Spatial relationship records
start
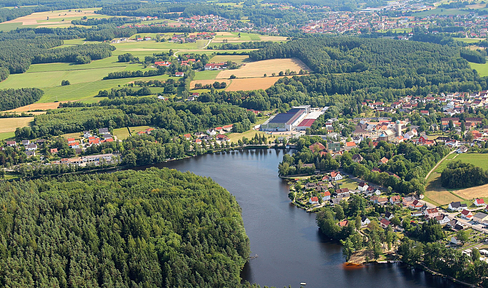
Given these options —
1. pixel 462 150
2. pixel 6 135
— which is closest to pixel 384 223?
pixel 462 150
end
**WHAT YOU HAVE TO DO:**
Rescale the records above by repeating every line, requests included, with each pixel coordinate in the answers multiplied by 0.25 and rounded to the nearest whole number, halves rounded up. Keep the numbers in the requests unchanged, and leave the pictures out.

**EXERCISE RESULT:**
Given these options —
1. pixel 462 150
2. pixel 6 135
— which is closest to pixel 384 223?
pixel 116 38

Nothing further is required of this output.